Computer Programs as Databases, not Plain Text

Normally we write our programs in the form of text files. This unfortunate historical accident makes sense in context: a text-only language requires no special technology to edit, parse, or collaborate on.

At the level of a single function definition, a stream of text is probably a fine way to interact, but in the larger view there’s all this rich interconnected semantic structure which logically ought to exist as a proper database with a public query API.

Consider a typical programming language: the set of functions defined within a module have an accidental sequence imposed upon them by the linear structure of a text file. This sequence implies things for the version control system which make it impolitic to alphabetize the functions in an existing module. But in truth, the order in which definitions appear is not only arbitrary but meaningless to both compiler and programmer.

Ideally a programming environment should reflect the useful abstractions about code’s organization. For instance, the SmallTalk system does well with its system browser. Even Microsoft got it right with QuickBasic, wherein the editor showed only the text of one function and you pressed a hot-key to switch to another. But neither of these systems solved the version-control and difference-comparison problem. Oh, sure, you could save your work as a text file, but it might have a different component ordering from one save to the next. That pretty much foils the whole diff/patch/comparison/versioning ecosystem that’s built up around plain-text files.

So how do you do (branching, merging) version control and semantic comparison on a thing with graph-like or database-like structure? It’s not so simple as it sounds. I think it’s a problem worthy of study, because more generally there are other applications beyond program code for wanting a (branching, merging) graph/database/etc. Maybe some good project planning and management tools can come out of it.

Assuming you manage to structure your code as a database, then suddenly it appears you’re locked into using the officially-appointed code editor. This can be absolutely catastrophic. You’d like all the other nice features of a modern IDE which basically means you need IDE companies to compete on features and support, but they’re all looking at text-only languages for now – except for SmallTalk.

Then there’s the problem of adoption. We could conceivably define an altogether new language (like SmallTalk?) for use with the new file format, but it seems more marketable to go with an existing language (or group of languages) for which reasonable database schemata are possible. Macros or dynamically-composed functions add another layer of difficulty, but they’re clearly a benefit to (and widely used in) the languages where they appear.

Language translators (that is, compilers) presently expect plain text.
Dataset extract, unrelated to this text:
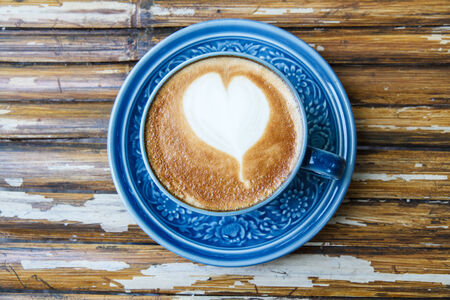 Hot coffee drawing hearts in blue glass. photo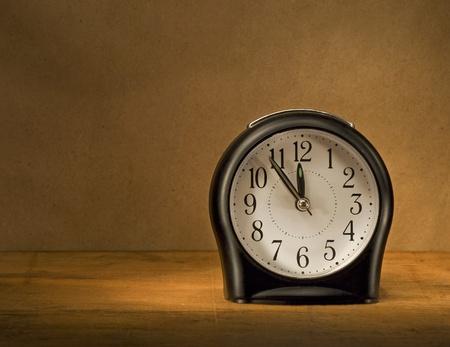 reloj pared: Reloj despertador negro sobre una mesa de madera en la oscuridad.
It would be possible to compose a front-end that ate databases instead, but in the short run it’s simpler to fall back to the “save-as-text” route that got us here in the first place.
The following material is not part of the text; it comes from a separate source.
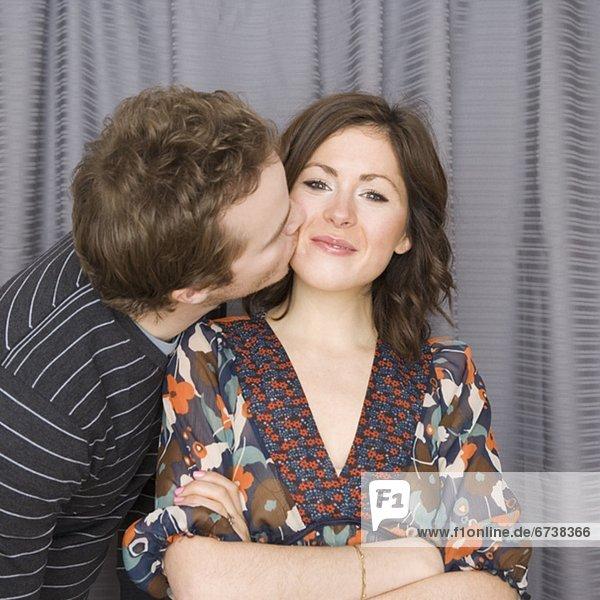 Mann küssen Freundin auf Wange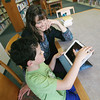 Record-Eagle/Keith King<br /> Malcom Mahler, 8, of Traverse City, uses his iPad 2 alongside his mother, Heidi Mahler, at the Traverse Area District Library on Woodmere Avenue.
One final idea comes from the observation that current language-specific “refactoring IDEs” are actually syntax-tree editors in text-editor clothing – and with a heavy dose of “error-production” voodoo. This works OK in Java and tolerably in Python, but it may be a different story with macro-heavy C.

Conclusion:

It’s probably a valuable research direction to see how to unify branch/merge version-control with the semantics of graphs and relational databases. That would at least bring some of the other ideas within reach.